#### SHORT EXERCISE
Express the records, from their start through the line with "damaged gray sedan [52, 95, 596, 358]", as a two-column CSV with the headers "input" and "output". Give one row per record, put its text and its answer each in a single quoted field with line breaks turned into spaces, and leave the pictures out.

-- start of SUPPLIED ENTRIES --

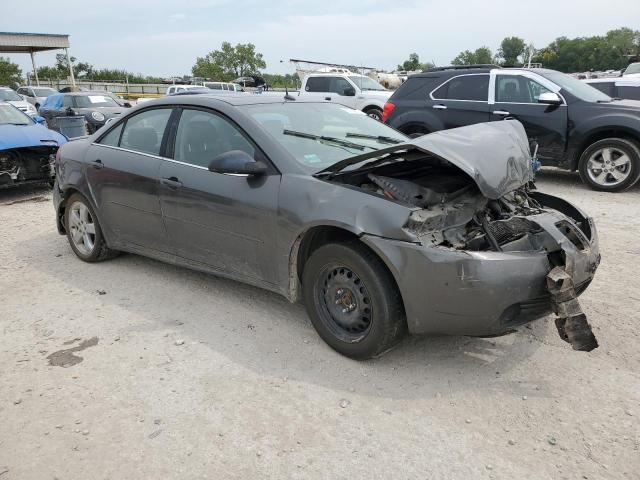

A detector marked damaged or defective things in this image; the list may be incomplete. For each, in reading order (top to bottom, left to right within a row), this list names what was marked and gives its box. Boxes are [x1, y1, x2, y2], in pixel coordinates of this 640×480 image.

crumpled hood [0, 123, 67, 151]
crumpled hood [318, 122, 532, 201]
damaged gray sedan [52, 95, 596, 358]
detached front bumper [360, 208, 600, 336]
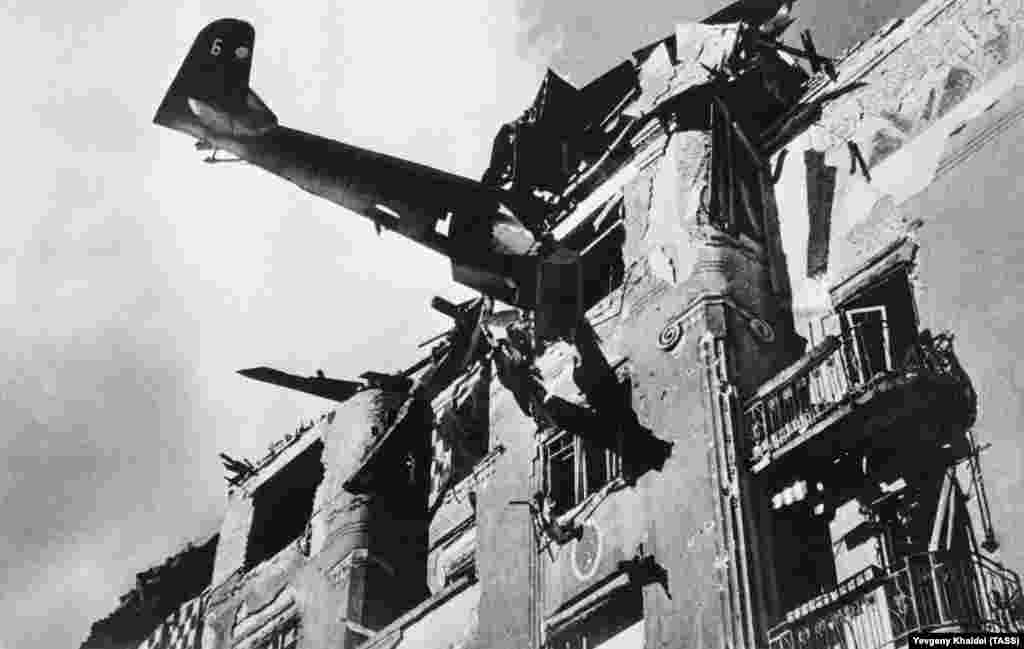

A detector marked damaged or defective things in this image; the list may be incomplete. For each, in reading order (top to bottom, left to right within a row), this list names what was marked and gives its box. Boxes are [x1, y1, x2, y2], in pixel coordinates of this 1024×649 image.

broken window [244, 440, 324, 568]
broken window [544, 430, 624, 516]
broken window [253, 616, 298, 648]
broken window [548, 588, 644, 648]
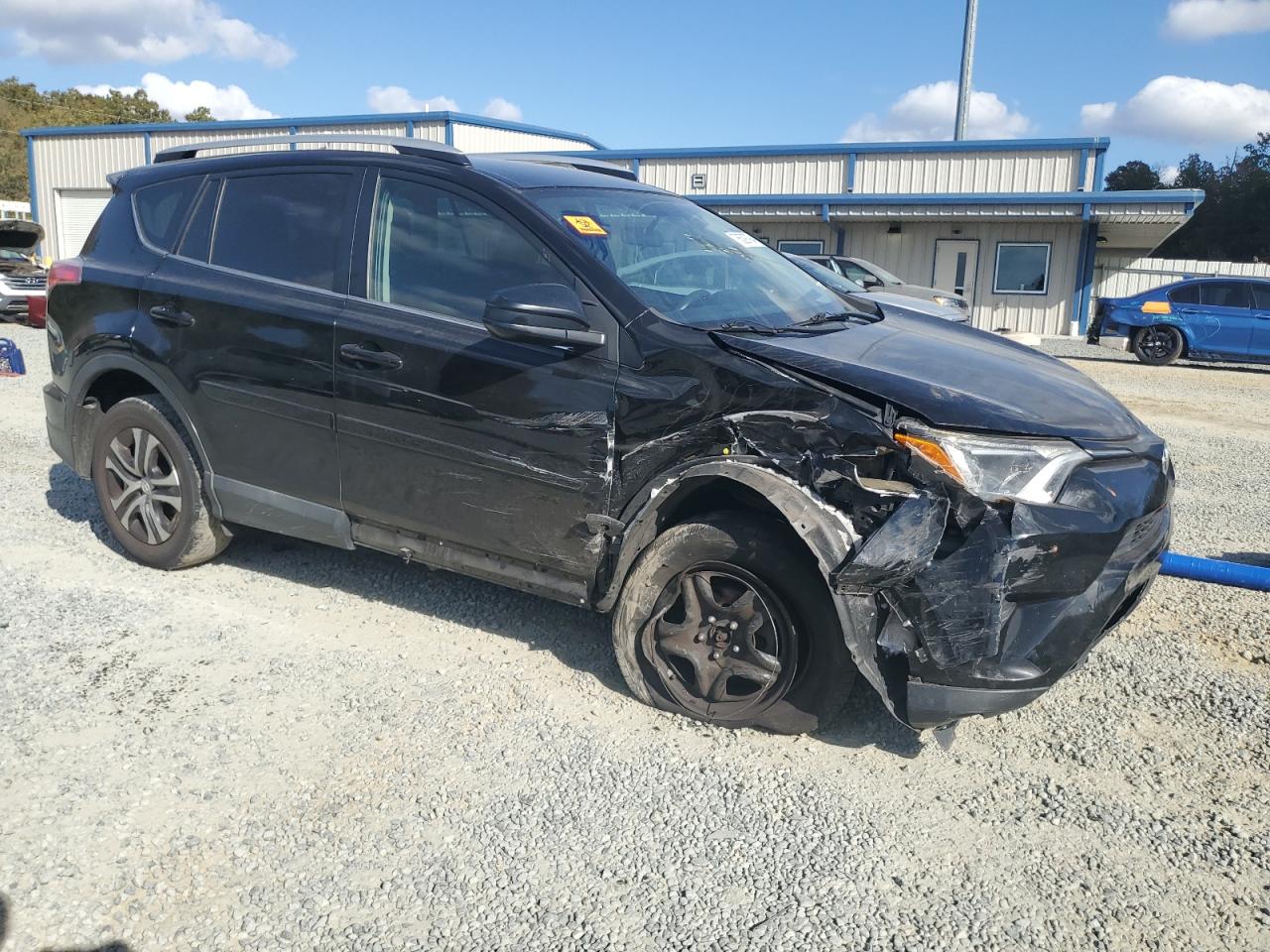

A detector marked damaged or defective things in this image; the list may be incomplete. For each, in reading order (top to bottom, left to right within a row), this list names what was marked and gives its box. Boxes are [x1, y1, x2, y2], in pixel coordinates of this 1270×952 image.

-- end of SUPPLIED ENTRIES --

#### TASK ANSWER
input,output
"A detector marked damaged or defective things in this image; the list may be incomplete. For each, in reading order (top to bottom, left to right within a row), this list names what was marked and gives its box. Boxes are [x1, y1, x2, y2], in pixel coordinates of this 640×480 image.","crumpled hood [0, 123, 67, 151] crumpled hood [318, 122, 532, 201] damaged gray sedan [52, 95, 596, 358]"